[Extracted data entries]
◇ ◇ ◇ ◇ ◇

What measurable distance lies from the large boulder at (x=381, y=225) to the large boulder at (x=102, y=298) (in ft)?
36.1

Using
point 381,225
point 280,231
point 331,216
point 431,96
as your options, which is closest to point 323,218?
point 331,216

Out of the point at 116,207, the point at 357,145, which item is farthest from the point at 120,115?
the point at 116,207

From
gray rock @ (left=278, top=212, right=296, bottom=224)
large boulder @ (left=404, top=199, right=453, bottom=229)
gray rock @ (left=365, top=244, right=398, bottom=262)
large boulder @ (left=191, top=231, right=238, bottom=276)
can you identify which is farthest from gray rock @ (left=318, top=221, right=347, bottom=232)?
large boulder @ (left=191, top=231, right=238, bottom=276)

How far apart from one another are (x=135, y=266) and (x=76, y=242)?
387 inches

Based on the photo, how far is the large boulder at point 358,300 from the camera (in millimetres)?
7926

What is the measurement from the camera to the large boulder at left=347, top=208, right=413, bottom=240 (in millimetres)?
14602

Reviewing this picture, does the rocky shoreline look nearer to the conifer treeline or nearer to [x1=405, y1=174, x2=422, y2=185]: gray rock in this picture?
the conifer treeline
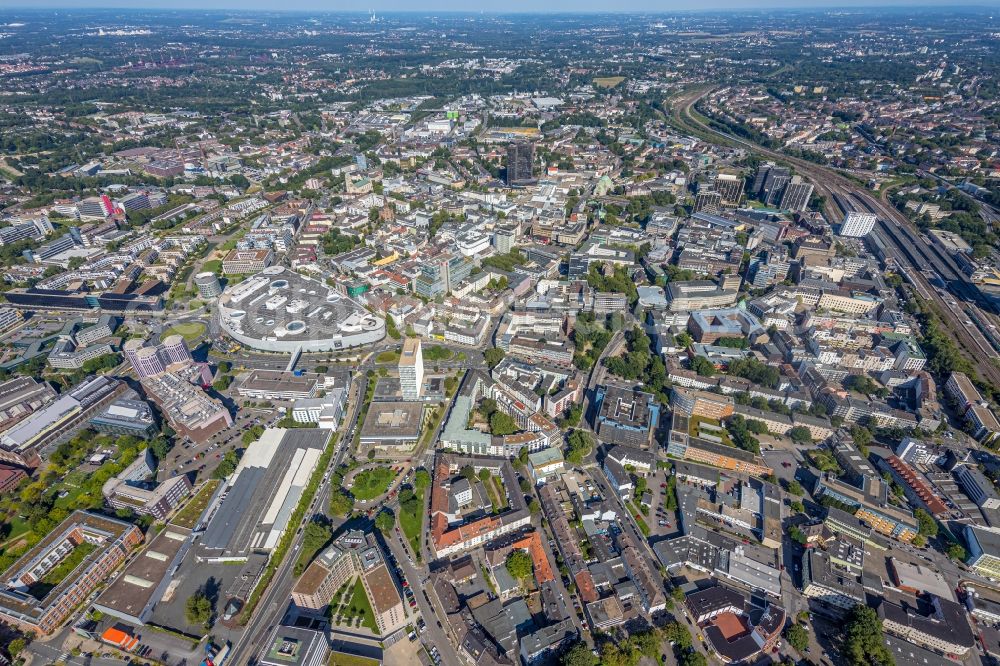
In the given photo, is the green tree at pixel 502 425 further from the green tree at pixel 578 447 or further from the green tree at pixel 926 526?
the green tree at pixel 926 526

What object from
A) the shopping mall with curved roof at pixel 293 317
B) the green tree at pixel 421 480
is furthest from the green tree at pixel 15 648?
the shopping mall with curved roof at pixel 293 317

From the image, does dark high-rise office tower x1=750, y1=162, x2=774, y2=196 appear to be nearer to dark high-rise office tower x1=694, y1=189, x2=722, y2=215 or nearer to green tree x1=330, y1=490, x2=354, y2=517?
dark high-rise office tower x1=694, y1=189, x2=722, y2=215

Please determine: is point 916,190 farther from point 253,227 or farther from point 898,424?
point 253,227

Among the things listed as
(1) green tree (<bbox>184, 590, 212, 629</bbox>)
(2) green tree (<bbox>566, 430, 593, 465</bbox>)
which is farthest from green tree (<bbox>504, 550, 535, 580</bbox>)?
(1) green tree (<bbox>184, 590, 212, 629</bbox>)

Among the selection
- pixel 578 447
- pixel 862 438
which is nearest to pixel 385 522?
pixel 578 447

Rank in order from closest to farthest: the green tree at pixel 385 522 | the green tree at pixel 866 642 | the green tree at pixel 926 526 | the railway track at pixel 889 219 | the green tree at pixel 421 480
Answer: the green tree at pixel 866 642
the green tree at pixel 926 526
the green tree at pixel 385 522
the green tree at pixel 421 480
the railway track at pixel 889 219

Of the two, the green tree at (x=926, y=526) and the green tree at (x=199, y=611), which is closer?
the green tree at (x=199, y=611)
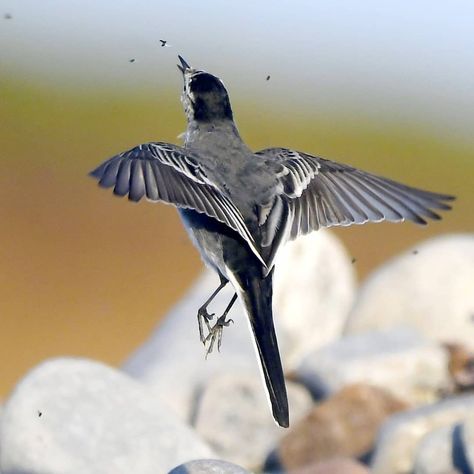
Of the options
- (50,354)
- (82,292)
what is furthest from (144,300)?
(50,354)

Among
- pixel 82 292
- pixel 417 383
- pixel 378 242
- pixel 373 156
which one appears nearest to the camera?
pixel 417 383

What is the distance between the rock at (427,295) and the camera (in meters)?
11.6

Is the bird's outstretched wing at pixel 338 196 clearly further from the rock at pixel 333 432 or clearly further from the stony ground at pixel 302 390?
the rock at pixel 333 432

◇ ◇ ◇ ◇ ◇

Write out exactly the lines from the line containing "Of the two, the" through the last line of the listing above, please, and leave out any pictures.

Of the two, the green tree at (x=926, y=526) and the green tree at (x=199, y=611), which is closer?
the green tree at (x=199, y=611)
Of the options
- (50,354)
- (82,292)
what is furthest from (144,300)?
(50,354)

Among
- pixel 82 292
- pixel 417 383
- pixel 378 242
- pixel 373 156
which one appears nearest to the camera?
pixel 417 383

What is the distance between the rock at (427,295) and the camera (in meters)?
11.6

Is the bird's outstretched wing at pixel 338 196 clearly further from the rock at pixel 333 432 or clearly further from the stony ground at pixel 302 390?
the rock at pixel 333 432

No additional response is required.